Of course, all this assumes that the feeder-feeder model delivers as promised, that a clear line can be drawn between going to the right preschool and getting that fat envelope from the right college. But is that how it really works? According to David Fernie, a professor of early-childhood education at Wheelock College, the answer is definitely no. “The so-called ‘right’ preschool is no guarantee of anything later on,” he told me. I liked this answer—it confirmed my belief that the only developmental value of nursery school was getting my daughter comfortable being away from home in preparation for kindergarten. But then Fernie finished his thought. “You want a high-quality preschool for its own sake, not for what access it will give later on, or what it says about you as a parent.”

And this, I was not happy to hear. Fernie was suggesting it was possible to mess up my daughter this early in her life. “It’s the first place they go that they’ll call school, the first place they’ll encounter adults they’ll call teachers, and the first place they’ll start to realize how they fit into a group,” Fernie continued. He explained how a well-designed program sets patterns of observation and attention span, and helps kids figure out how to both get along with others and function independently. In other words, it establishes the circuitry that will help children operate productively as they move through their academic life. There’s a lot of u
p-to-date research that shows when they get to kindergarten, kids who attended a good preschool are leaps and bounds ahead of those who didn’t.

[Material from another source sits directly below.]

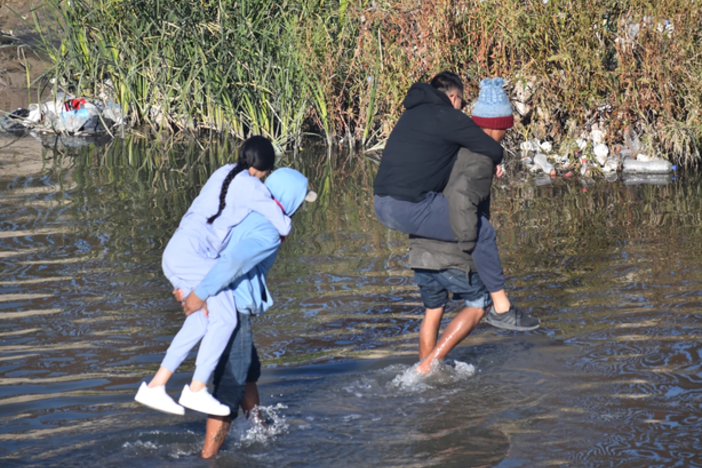 Migrants cross the Rio Grande from Mexico near El Paso, Texas. A new law makes illegal entry into Texas from a foreign country a state crime. It also authorizes a state judge to order someone to return to Mexico after their arrest.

As my anxiety ratcheted up, Kathleen McCartney, dean of the Graduate School of Education at Harvard, tried to talk me down. She assured me that all I needed to do was get my daughter into a “quality” program, and reminded me that in Boston, a vast number of these existed. Again, not helpful. Who was I to assess quality?


When I asked for tips, Fernie and McCartney agreed on this much: It’s important not to base your choices solely on expectations you’d have for higher grade levels. Understandably, if you’re about to hock the good china to pay for it, you might want some proof that your little one will come home able to recite the alphabet forward and backward by the second week. But such benchmarks are not applicable to preschool. For one thing, preschoolers pick things up at their own pace. “Forcing children to reach the same level of competence at the same time,” said Fernie, “is the quickest way to teach them that school isn’t a place where they can be comfortable.”

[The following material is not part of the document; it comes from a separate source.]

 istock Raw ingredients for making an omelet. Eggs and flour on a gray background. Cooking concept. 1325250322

A far more pertinent thing to keep in mind is the way kids this age learn. “For young children, the vehicle to development is play,” said McCartney. Teaching children about letters and numbers is a fine goal, added Fernie, but he warned that “an overemphasis on what we might think of as academic misses the broader abilities that kids are developing.” (Just to be clear, I am in no way suggesting that fine, fine schools like Shady Hill and Cambridge-Ellis are providing anything other than developmentally appropriate curricula for their students. Really, Most Distinguished Members of the Admission Board, I’m not.)

Still, in addition to being nurturing and loving, school directors and teachers should be able to articulate some kind of educational philosophy. Preschools needn’t hew to a particular instructional method, like Montessori or Waldorf, but their staffs should have an idea of what they are trying to accomplish—and to decide among them, so should you.

Helpful as that is, my query remained: Is there anything the elite schools can offer that others don’t? The answer is yes, and no. A school like Beacon Hill Nursery School or Cambridge Friends may be able to provide larger, more up-to-date facilities; have a better student-teacher ratio; and get your child noticed by a nationally recognized prep school, as well as do wonders for her Rolodex. If you have the money and the will to endure the application process, by all means, go for it. But will any of that stuff necessarily contribute to her overall success and health? No, and it certainly won’t guarantee that in 15 years she’ll get a full scholarship to MIT, either. As long as you choose carefully, you can make sure your child gets everything he or she needs, be it in a classroom that costs a bundle, or nothing at all. I haven’t yet figured out exactly what that is for my daughter—but I’m happy to be doing the searching in Boston, where, daunting or not, at least I can make my pick for the right reasons.